Tax debt can become unmanageable. When that happens, it doesn’t matter how talented someone is in their chosen profession. The overriding need is for a debt relief strategy.
A recent celebrity case in point in California is Dionne Warwick. Warwick, who is 72, was one of the most popular singers of the 1960s. But now she is burdened by personal tax debt and has made the decision to seek bankruptcy protection. She filed for Chapter 7 bankruptcy last week.
The debts described in the bankruptcy filing are daunting. It starts with $7 million in debt to the IRS for federal taxes. But Warwick also owes more than $3 million in California franchise taxes.
That adds up to more than $10 million in tax debt. It dates back to 1991, with interest and penalties accruing along the way.
Warwick’s publicist told the news media that the singer has made several attempts to work out payment plans with the IRS and the California Franchise Tax Board. It is not clear why those efforts were unsuccessful.

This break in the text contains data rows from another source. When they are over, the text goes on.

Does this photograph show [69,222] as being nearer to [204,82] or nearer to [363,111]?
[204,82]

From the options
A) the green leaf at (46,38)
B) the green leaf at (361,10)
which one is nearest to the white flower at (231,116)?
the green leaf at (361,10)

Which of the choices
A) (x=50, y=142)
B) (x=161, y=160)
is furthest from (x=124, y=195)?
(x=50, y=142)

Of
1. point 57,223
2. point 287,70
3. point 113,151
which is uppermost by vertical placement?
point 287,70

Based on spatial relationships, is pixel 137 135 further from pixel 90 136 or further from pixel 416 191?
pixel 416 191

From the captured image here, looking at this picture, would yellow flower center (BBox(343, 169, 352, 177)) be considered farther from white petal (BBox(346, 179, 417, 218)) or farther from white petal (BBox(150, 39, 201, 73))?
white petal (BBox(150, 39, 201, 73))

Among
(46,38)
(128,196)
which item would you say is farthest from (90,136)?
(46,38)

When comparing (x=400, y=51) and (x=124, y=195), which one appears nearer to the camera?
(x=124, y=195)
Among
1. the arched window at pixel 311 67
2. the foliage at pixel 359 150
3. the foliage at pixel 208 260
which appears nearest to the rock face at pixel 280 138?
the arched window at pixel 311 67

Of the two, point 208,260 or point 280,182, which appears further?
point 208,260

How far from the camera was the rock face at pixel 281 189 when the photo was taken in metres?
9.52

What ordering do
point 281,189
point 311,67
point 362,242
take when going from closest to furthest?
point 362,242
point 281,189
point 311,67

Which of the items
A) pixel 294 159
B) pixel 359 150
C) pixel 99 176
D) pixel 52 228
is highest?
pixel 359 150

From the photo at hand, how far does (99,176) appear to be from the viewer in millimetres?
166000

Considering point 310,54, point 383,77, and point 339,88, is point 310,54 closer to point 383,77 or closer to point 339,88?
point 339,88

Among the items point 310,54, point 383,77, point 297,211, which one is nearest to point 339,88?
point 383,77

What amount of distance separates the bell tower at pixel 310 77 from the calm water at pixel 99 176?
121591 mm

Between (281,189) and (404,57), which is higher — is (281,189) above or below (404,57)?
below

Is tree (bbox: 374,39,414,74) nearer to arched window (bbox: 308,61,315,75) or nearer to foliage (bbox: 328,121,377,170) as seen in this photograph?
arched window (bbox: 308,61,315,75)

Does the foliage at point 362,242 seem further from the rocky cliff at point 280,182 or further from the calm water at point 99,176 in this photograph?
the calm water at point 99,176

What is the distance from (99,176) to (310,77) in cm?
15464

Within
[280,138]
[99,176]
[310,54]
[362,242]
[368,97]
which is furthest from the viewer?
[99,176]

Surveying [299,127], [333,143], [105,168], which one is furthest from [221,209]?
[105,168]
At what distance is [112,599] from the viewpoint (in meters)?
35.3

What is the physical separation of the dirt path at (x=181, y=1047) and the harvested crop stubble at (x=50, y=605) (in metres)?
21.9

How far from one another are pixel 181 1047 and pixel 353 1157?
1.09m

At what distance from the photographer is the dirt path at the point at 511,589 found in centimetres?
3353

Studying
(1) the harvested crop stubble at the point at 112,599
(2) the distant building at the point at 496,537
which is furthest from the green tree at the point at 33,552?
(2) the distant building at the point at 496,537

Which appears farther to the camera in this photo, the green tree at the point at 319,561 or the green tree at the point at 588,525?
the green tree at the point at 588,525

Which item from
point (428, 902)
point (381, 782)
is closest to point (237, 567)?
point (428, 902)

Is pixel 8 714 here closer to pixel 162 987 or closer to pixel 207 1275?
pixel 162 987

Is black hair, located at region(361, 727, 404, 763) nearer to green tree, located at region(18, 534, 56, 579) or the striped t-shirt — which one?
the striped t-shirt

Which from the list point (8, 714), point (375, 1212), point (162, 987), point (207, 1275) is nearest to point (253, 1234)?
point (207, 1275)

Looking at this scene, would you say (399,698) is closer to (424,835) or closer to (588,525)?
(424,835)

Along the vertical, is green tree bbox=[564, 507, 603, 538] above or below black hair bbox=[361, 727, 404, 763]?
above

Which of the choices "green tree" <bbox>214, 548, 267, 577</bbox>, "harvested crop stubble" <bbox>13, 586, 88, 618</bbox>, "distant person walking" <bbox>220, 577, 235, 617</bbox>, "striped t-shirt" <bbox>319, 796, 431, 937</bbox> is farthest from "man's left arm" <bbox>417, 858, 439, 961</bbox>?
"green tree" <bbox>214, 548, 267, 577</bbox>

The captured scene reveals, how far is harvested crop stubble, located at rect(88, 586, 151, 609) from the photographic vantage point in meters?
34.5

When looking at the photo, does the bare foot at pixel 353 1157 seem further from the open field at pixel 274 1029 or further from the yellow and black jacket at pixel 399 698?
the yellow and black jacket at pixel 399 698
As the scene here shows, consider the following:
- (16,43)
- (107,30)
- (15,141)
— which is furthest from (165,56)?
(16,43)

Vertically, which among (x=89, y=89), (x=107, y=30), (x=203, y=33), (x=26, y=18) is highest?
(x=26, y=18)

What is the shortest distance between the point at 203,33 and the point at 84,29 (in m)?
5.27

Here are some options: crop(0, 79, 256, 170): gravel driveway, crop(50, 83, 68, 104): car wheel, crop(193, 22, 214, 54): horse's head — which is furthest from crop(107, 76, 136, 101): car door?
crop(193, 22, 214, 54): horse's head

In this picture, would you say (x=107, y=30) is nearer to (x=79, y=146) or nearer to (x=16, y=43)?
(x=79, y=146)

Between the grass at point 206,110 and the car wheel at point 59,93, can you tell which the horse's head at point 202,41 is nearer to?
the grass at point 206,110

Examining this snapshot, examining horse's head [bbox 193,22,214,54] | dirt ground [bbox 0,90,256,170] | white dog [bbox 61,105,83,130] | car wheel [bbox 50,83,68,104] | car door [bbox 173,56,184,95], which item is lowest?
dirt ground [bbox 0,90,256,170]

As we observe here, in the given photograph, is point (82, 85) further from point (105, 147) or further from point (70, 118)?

After all, there are procedures such as an offer in compromise (OIC) that are designed to enable a taxpayer to resolve tax debt issues with the IRS without a bankruptcy filing. The OIC can be a way for a taxpayer to settle a tax debt with the IRS for less than he or she owes. Similarly, it may be possible to negotiate an installment payment plan to take care of tax debt.
In Dionne Warwick’s case, however, it seems that her financial problems went far beyond her tax debt. Her financial affairs were apparently badly mismanaged, especially in the late 1980s and early 1990s.